Sur le plan gustatif, et çà c’est important pour notre propos, la sauge est non seulement aromatique (c’est entre autres la thuyone, le cinéol et le camphre qui en sont responsables), mais aussi amère, en raison des tannins, des phénols, des dérivés diterpéniques (carnosol) et triterpéniques (acides ursoliques et oléanoliques). La sauge ne profite pas des cuissons prolongées qui font ressortir cette amertume et on ne l’aime guère non plus infusée ou macérée trop longtemps.

Recette pour 5 litres de vin de sauge

Ceci nous amène à la fabrication de notre vin de sauge romain. Il faut de la sauge bien sûr, mais aussi du vin. Du vin blanc, et du bien sec !

▶ _DONNÉES FOURNIES_
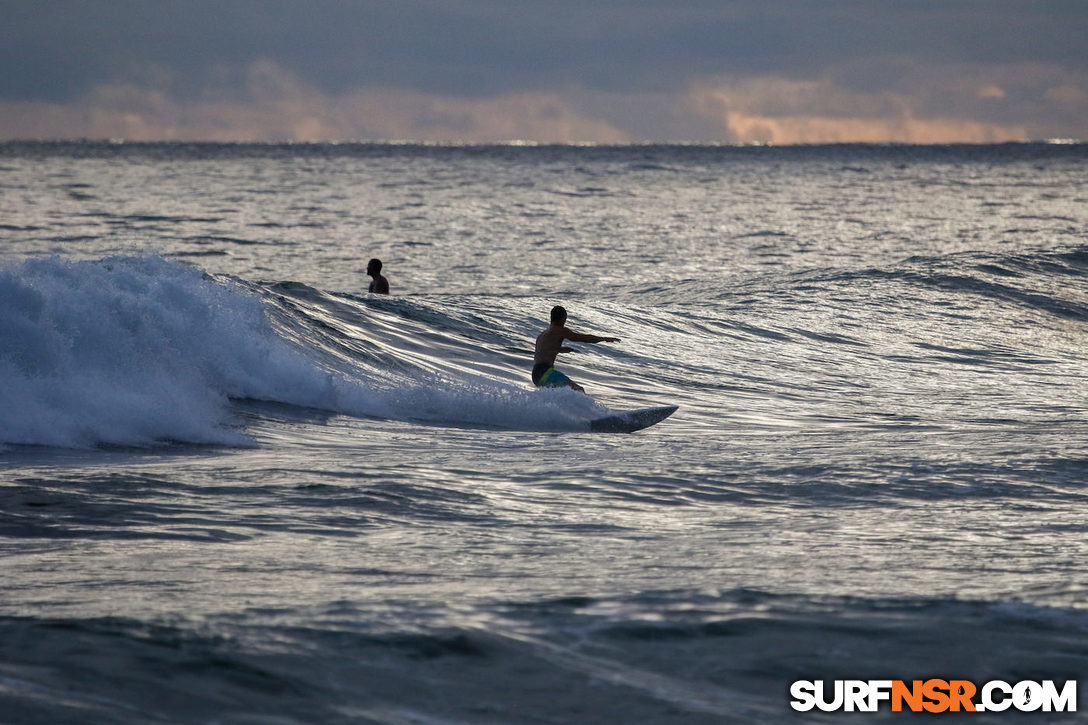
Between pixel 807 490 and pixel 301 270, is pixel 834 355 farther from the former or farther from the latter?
pixel 301 270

▶ _EXERCICE_
Dans le texte sur la sauge, recopiez le fragment qui commence par « Recette pour 5 » et se poursuit jusqu'à « du bien sec ! », en substituant « vin rosé » à « vin blanc ».

▶ _RÉPONSE COMPLÈTE_
Recette pour 5 litres de vin de sauge

Ceci nous amène à la fabrication de notre vin de sauge romain. Il faut de la sauge bien sûr, mais aussi du vin. Du vin rosé, et du bien sec !